TEXT PROVIDED:
----
Any hands-down favorite authors?
One book I think about constantly, though I read it 13 years ago, is Erasure by Percival Everett. Sheer brilliant satire, of the kind where you’re nodding along thinking you’re in on the joke until suddenly you realize you are the one being satirized. It’s about race and media and America tied up in knots by both. Best book you’ve never heard of. Other favorites: Salman Rushdie’s Midnight’s Children, Louis-Ferdinand Céline's Death on the Installment Plan, Robert Coover’s Universal Baseball Association, Inc., and Edward Jones’ The Known World. My favorite movie is Apocalypse Now, and once our book club read the movie screenplay along with Joseph Conrad’s Heart of Darkness. It was a stroke of art to update the 1800s Congo with “I love the smell of napalm in the morning.” Maybe you can tell I like the dark stuff.
How many columns do you write for the Seattle Times each week?
I write two columns a week. When I say that people usually ask: "Oh, what do you do with the rest of your time?" It’s a great question I can’t answer: I’ve got summer reading to finish? I guess the truth is I spend most of my time in a neurotic, confused search for the next thing to write about.
----
Excerpts from a dataset
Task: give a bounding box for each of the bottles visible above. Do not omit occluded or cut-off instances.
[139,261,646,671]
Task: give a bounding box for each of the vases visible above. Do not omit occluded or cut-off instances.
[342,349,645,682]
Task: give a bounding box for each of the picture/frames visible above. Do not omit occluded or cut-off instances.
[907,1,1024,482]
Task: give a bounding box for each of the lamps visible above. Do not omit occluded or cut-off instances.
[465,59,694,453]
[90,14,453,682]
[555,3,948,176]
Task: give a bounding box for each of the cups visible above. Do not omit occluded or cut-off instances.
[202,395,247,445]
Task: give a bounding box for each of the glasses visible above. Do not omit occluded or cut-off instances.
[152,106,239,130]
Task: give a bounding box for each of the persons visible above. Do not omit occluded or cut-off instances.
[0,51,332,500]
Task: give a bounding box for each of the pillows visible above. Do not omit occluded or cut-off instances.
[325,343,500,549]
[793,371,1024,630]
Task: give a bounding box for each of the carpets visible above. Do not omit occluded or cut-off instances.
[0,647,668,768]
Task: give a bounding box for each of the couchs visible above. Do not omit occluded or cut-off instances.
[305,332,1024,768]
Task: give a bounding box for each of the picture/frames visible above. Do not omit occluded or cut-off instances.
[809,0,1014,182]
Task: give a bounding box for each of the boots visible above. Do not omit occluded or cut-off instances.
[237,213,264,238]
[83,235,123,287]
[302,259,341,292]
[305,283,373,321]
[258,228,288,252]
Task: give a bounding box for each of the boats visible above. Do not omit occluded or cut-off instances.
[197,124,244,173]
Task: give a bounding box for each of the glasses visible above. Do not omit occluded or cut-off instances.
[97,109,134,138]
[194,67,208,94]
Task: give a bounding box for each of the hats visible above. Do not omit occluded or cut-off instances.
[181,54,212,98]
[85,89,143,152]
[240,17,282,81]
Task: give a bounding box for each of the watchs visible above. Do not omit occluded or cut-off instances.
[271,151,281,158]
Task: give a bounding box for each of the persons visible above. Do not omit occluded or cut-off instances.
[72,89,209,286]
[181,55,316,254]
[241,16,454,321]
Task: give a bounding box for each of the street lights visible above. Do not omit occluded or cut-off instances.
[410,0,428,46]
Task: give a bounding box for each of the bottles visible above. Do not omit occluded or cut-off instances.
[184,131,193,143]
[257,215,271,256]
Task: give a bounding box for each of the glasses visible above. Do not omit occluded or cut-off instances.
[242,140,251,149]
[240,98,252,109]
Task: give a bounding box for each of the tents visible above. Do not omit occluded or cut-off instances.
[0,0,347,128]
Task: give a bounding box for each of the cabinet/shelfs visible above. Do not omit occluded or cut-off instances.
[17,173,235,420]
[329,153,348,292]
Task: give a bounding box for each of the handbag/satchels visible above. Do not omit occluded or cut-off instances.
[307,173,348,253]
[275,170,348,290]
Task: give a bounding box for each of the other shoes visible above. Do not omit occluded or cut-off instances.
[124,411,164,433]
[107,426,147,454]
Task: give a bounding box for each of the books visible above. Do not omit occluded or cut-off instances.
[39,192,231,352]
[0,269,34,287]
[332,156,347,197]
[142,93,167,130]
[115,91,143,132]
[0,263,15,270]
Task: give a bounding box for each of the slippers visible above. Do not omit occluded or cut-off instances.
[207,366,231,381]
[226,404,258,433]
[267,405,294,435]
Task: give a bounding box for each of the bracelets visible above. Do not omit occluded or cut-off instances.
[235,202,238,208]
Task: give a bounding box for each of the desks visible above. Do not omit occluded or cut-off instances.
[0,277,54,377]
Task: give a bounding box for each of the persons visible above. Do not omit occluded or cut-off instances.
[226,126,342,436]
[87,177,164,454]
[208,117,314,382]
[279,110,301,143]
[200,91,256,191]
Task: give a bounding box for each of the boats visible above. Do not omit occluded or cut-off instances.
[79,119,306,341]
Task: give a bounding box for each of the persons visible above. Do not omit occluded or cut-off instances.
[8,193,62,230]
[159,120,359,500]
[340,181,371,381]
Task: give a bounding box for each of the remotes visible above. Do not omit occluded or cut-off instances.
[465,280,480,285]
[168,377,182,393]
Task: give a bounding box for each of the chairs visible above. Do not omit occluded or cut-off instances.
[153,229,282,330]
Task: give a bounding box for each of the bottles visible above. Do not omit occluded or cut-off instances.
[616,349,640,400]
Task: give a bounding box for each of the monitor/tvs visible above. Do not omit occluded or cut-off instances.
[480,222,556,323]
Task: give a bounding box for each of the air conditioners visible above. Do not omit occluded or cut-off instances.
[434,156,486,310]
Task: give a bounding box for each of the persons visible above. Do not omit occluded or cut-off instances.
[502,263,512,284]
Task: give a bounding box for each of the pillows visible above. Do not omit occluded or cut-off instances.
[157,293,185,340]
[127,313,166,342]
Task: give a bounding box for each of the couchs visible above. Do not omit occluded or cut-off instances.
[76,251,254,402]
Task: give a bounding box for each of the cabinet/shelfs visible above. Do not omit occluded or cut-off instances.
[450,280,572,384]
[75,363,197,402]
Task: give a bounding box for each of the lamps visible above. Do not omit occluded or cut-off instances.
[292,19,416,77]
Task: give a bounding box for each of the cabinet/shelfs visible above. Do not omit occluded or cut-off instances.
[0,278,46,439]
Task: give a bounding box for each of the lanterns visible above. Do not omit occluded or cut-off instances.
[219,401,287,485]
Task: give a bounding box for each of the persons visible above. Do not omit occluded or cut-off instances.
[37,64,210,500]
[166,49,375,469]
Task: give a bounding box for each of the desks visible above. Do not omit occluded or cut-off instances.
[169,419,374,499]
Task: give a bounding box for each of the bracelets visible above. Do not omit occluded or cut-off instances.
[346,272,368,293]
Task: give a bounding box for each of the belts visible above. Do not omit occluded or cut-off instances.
----
ACTIVITY: Write the next part of the interview with the Seattle Times columnist, starting after its last sentence.

FINAL ANSWER:
What sources of information do you rely on to stay informed about local and regional issues?
I read tons of community news. I probably read 25 community newspapers a week — from the Bellevue Reporter to the South Whidbey Record to the Ballard News-Tribune (where I wrote my first post-college article back in 1989). I’m searching for hidden stories or themes to turn into a column. I like the small stories.
Any well-reviewed or popular books lately that you felt didn’t live up to the hype? That disappointed you? Why?
I’ve hated all the pompous self-indulgent stuff Jonathan Franzen has written since The Corrections, which truly was a great book. He should have stopped there.
What were your most cherished childhood books?
There are four non-fiction books I read when I was younger that together propelled me to go into journalism. One was Ball Four, which I read when I was 16. It showed me I knew nothing about the one thing I thought I knew the most about, baseball. Another is Heaven Is A Playground, by Rick Telander, about street basketball in New York City. A third is Marc Reisner’s Cadillac Desert, about how America’s dam-building obsession was driven not by need but by bureaucratic ego. And Bruce Brown’s Mountain in the Clouds, probably the best book ever written about the Pacific Northwest (although Ball Four is about the Seattle Pilots)! All four of these books made me desperately want to go find stories and tell them.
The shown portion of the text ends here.